The Li2+ ion is hydrogenic and has a Lyman series at 740747 cm-1, 877924 cm-1, 925933 cm-1,and beyond. Show that the energy levels are of the form –hcR/n^2 and find the value of R for this ion. Go on and predict the wavenumbers of the two longest wavelength transitions of the Balmer series of the ion and find the ionization energy of

740747 cm-1, 877924 cm-1, 925933
The shortest wavlength should express a transition from level 2 to level1
1/lambda=C(1/n2^2-1/n1^2) Where C is some constant.
for n2=2, n1=1 then
1/lambda1=C(3/4)
or C=4/(3*lambda1)
lets look at the next transition:
1/lambda2=C(1/9-1/1) or
C=9/(8lambda2)
well, if C is truly a constant, these constants must match (and you can do it for the third also)
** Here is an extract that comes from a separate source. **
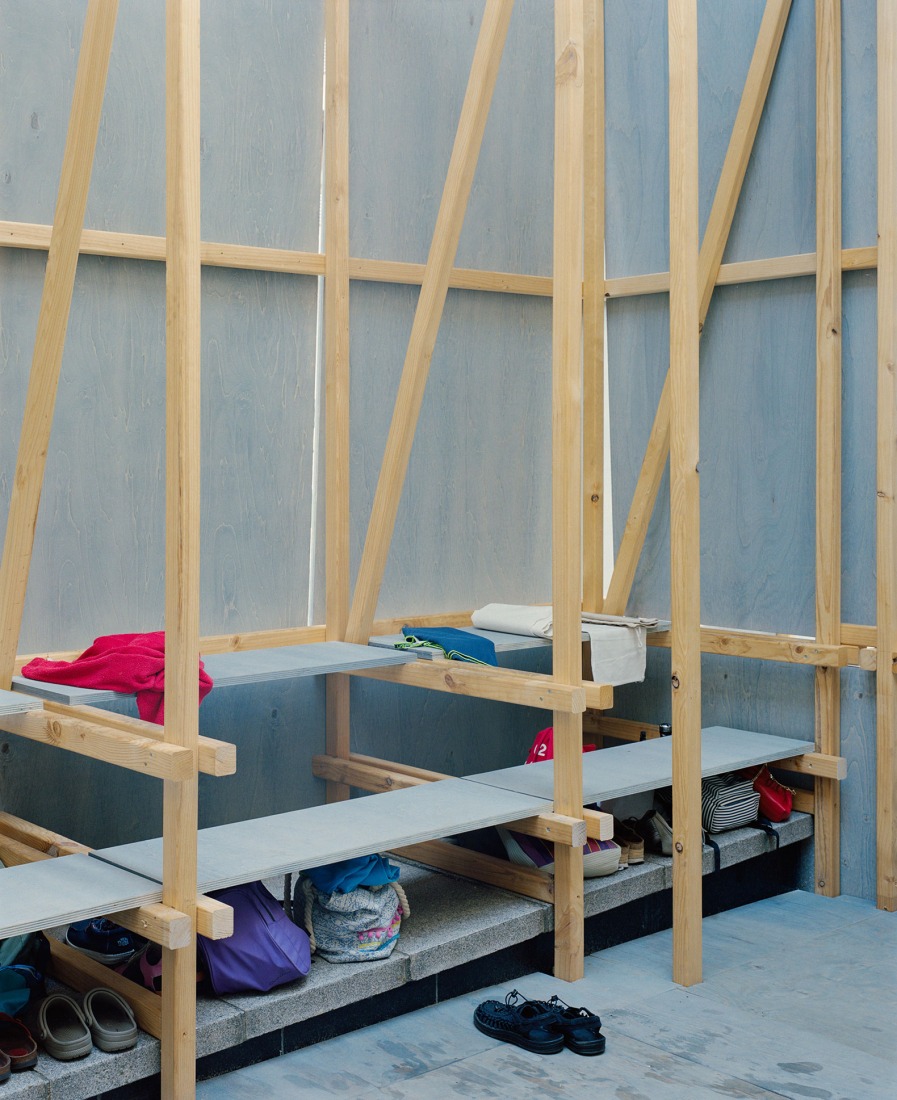 "Round About Baths" by Leopold Banchini Architects. Photography by Josema Cutillas.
does 4/ (3lambda1)=9/8(lambda2)
or does lambda1/lambda2=24/27=.843
740747/877924 =.843 Ah Ha.
so explore this for lambda 3. Then work on what is the constant . Watch constants in h, c, and R

Make certain you understand wavenumber vs wavelength. It does not change the ratio obtained in the above (just inverse).